Participation is free and children win prizes for being active and recording this activity on a Healthy Futures log form. Schools with the highest participation can receive grants to support their physical activity programs. The types of activity we're talking about are doable for every family. For kids, play means running around outside with friends, walking the dog, playing tag. Taking this on as a family is an excellent way to spend more time with your kids.

We are promoting this challenge statewide with television and radio public service announcements and through other media. Parents, you can support your child's participation in the Healthy Futures Challenge by being physically active with your child and by helping your child to complete his or her log. Visit www.healthyfuturesak.org in December and January to find out if your child's school is signed up.

Here's more about the challenge:

• Who: All Alaska elementary school children, kindergarten through sixth grade.

• What: During the challenge period, children in participating schools will keep a log of the physical activity they do outside gym class. Each month, they'll turn in the log at school. School staff and volunteers will track the children's progress. Healthy Futures will mail prizes to the school at no cost to the teachers or staff, and staff will hand them out to children.

• When: February, March and April 2012

• Where: Primarily through Alaska schools, with the help of Healthy Futures, the Department of Health and Social Services, school staff, teachers and parents across Alaska

And now to the most important question: Why? Physical activity is important to our children's physical and emotional health. Active children are more likely to have healthy weights, energy and self-confidence. They are more likely to perform better academically at school.

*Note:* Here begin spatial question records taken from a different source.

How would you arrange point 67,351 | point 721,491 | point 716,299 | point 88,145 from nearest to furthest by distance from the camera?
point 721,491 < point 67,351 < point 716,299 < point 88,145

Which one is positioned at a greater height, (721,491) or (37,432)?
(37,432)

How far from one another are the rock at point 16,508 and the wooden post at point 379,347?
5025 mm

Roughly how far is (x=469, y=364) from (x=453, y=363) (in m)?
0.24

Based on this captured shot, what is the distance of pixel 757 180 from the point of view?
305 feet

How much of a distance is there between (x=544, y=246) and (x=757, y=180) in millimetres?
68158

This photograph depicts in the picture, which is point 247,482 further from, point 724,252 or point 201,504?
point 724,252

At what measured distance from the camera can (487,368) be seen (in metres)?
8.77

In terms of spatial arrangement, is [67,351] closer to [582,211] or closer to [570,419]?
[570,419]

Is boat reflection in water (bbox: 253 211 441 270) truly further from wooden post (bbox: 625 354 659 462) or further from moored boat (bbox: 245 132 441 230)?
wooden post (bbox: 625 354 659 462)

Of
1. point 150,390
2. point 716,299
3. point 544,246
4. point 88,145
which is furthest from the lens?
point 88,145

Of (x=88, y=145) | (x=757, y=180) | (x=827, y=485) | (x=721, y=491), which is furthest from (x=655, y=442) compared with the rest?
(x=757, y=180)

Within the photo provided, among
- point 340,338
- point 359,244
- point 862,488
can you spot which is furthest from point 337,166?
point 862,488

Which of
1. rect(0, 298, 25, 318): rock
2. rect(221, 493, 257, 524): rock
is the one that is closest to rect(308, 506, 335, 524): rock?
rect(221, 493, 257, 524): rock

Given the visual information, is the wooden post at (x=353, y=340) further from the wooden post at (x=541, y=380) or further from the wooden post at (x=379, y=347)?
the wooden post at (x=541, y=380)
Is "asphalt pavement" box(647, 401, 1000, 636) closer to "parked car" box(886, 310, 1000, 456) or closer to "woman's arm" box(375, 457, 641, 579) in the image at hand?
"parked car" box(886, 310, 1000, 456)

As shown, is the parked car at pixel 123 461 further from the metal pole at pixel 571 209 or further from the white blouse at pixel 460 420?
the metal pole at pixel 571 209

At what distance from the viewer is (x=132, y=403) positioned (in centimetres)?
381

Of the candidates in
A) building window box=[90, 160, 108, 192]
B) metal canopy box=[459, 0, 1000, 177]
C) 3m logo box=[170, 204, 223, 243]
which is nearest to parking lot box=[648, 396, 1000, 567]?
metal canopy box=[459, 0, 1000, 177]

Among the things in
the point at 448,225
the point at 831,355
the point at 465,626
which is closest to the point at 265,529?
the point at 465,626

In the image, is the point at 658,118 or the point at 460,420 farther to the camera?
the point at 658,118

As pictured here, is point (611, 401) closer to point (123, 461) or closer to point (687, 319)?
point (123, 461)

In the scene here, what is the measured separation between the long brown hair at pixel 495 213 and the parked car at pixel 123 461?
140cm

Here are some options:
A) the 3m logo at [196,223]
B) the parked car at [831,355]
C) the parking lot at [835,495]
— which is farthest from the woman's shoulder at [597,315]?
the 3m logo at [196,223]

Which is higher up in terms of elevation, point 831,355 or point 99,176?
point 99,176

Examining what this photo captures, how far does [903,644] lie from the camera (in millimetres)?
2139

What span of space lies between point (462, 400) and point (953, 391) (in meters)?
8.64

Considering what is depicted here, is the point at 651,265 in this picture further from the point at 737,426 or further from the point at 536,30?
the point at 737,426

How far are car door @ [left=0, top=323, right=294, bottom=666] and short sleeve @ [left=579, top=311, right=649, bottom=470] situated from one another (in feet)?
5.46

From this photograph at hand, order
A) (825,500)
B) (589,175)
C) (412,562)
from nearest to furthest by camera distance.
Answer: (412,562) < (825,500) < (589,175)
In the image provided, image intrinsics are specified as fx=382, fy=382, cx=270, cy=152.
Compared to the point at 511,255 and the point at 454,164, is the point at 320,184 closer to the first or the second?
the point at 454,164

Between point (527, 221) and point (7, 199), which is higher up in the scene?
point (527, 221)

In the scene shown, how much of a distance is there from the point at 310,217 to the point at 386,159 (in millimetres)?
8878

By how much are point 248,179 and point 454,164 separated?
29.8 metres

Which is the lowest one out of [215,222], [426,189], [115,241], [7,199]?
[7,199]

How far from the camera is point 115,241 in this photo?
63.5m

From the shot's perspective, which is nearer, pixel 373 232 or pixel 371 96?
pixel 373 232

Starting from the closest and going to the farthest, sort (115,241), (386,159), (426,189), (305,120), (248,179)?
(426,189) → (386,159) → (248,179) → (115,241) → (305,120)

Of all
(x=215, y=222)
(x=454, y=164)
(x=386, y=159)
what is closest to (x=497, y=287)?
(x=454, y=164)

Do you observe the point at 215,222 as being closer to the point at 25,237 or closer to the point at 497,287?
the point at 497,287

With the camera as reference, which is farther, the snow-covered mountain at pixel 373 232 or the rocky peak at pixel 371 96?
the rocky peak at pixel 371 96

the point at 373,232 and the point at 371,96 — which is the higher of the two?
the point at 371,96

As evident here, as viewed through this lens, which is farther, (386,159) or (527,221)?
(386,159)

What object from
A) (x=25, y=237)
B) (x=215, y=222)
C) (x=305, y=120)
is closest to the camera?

It's critical that we encourage behaviors that lead to healthy weights. Research shows that childhood obesity can lead to adult obesity. Obese adults are more likely to suffer from chronic diseases, such as diabetes, heart disease and cancer, and die prematurely. Obesity is costly to our state. Each year, obesity-related medical expenses cost an estimated $459 million in Alaska; about 25 percent of that cost is paid with funds through Medicare and Medicaid programs.

We hope Alaska elementary schools will sign up for the Healthy Futures Challenge. We hope parents will support their children and get out and play every day with them.

We encourage parents to support their schools and volunteer to help school staff track children's progress each month and distribute prizes. We encourage elementary school principals and staff to visit www.healthyfuturesak.org now to sign up for the Healthy Futures Challenge that begins in February. Signing up now means we'll have all the information ready when it comes time to send prizes.

We all need to work together to help Alaska's children be as healthy as possible. Thank you for stepping up for the challenge.


Ward Hurlburt is chief medical officer of the state Department of Health and Social Services and director of the Division of Public Health. Cindy Norquest is program director for Healthy Futures.